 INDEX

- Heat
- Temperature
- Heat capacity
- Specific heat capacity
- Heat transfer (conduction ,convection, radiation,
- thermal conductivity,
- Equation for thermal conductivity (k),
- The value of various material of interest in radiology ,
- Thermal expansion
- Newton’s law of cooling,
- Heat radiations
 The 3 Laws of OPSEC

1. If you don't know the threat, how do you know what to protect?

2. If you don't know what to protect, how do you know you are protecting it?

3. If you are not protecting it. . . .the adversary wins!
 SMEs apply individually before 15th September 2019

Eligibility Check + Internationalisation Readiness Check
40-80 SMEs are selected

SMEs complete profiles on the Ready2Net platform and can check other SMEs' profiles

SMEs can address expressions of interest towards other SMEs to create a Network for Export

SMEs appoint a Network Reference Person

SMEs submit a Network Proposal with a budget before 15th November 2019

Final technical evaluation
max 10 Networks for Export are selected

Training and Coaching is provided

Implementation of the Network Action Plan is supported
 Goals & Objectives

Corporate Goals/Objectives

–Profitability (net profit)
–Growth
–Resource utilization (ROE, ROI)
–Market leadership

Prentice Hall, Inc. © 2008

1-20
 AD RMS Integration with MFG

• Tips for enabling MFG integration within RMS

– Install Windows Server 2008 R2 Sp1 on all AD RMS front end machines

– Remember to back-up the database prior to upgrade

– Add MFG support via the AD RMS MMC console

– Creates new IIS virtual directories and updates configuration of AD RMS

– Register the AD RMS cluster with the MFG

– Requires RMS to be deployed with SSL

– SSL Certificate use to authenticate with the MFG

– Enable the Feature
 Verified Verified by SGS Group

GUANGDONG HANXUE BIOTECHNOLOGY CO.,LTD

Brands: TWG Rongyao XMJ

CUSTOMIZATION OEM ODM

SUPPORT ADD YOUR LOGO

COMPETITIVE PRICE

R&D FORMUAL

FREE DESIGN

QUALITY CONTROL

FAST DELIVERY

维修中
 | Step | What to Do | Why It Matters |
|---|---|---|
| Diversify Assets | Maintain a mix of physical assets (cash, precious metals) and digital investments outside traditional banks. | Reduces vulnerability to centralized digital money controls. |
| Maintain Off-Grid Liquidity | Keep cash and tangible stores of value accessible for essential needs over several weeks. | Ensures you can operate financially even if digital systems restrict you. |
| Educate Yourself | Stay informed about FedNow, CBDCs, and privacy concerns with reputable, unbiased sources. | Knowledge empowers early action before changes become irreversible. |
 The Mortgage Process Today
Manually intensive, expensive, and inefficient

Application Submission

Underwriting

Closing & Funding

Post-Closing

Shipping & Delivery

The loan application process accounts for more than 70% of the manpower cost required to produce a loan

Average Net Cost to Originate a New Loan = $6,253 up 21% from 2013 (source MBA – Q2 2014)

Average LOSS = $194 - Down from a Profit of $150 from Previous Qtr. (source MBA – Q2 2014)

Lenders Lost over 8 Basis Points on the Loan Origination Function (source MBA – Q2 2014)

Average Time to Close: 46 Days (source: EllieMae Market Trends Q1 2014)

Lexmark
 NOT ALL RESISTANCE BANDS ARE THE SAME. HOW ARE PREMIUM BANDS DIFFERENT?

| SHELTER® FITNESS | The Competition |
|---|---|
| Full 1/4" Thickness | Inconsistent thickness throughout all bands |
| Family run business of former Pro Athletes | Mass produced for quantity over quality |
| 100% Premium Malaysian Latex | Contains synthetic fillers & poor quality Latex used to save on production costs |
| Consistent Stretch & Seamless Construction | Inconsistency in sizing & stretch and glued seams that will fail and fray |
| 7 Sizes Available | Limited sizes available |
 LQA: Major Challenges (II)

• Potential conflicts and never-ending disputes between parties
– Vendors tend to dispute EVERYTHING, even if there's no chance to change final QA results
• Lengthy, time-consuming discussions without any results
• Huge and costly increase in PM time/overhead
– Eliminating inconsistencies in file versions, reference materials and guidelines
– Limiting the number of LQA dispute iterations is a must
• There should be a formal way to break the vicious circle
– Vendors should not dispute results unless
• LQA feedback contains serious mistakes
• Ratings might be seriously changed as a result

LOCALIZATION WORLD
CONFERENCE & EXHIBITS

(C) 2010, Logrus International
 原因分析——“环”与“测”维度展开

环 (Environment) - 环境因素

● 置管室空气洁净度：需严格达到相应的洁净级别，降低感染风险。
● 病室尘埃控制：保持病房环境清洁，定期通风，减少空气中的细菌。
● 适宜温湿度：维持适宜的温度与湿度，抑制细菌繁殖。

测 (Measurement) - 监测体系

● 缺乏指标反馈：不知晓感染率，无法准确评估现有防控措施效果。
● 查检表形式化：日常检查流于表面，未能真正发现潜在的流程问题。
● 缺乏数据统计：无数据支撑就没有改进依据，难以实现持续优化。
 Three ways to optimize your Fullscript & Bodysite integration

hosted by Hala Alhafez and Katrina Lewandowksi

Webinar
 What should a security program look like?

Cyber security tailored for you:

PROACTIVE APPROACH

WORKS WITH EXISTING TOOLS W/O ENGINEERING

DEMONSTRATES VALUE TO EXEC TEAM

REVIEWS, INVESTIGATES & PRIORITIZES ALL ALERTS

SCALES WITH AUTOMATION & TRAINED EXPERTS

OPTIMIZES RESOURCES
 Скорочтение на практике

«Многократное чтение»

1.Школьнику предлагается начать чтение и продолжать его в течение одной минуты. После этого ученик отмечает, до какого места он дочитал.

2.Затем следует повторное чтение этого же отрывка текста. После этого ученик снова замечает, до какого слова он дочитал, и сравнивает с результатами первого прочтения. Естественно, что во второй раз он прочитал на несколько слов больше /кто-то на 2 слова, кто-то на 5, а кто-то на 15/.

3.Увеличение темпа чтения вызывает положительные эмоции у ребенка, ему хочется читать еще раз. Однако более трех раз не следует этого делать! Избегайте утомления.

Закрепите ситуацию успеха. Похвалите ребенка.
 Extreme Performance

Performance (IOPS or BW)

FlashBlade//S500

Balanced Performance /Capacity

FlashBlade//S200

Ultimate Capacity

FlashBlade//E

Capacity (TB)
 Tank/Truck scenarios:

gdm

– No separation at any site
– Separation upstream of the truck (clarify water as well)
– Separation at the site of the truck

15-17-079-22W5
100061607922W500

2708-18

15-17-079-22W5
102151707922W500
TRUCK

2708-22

_____

#### WHAT YOU WILL DO:
Since only part of the listing is wanted, copy exactly the lines from the one holding "LOCALIZATION WORLD" to the one holding "1.Школьнику предлагается начать", both included.

#### EXERCISE SOLUTION:
LOCALIZATION WORLD
CONFERENCE & EXHIBITS

(C) 2010, Logrus International
 原因分析——“环”与“测”维度展开

环 (Environment) - 环境因素

● 置管室空气洁净度：需严格达到相应的洁净级别，降低感染风险。
● 病室尘埃控制：保持病房环境清洁，定期通风，减少空气中的细菌。
● 适宜温湿度：维持适宜的温度与湿度，抑制细菌繁殖。

测 (Measurement) - 监测体系

● 缺乏指标反馈：不知晓感染率，无法准确评估现有防控措施效果。
● 查检表形式化：日常检查流于表面，未能真正发现潜在的流程问题。
● 缺乏数据统计：无数据支撑就没有改进依据，难以实现持续优化。
 Three ways to optimize your Fullscript & Bodysite integration

hosted by Hala Alhafez and Katrina Lewandowksi

Webinar
 What should a security program look like?

Cyber security tailored for you:

PROACTIVE APPROACH

WORKS WITH EXISTING TOOLS W/O ENGINEERING

DEMONSTRATES VALUE TO EXEC TEAM

REVIEWS, INVESTIGATES & PRIORITIZES ALL ALERTS

SCALES WITH AUTOMATION & TRAINED EXPERTS

OPTIMIZES RESOURCES
 Скорочтение на практике

«Многократное чтение»

1.Школьнику предлагается начать чтение и продолжать его в течение одной минуты. После этого ученик отмечает, до какого места он дочитал.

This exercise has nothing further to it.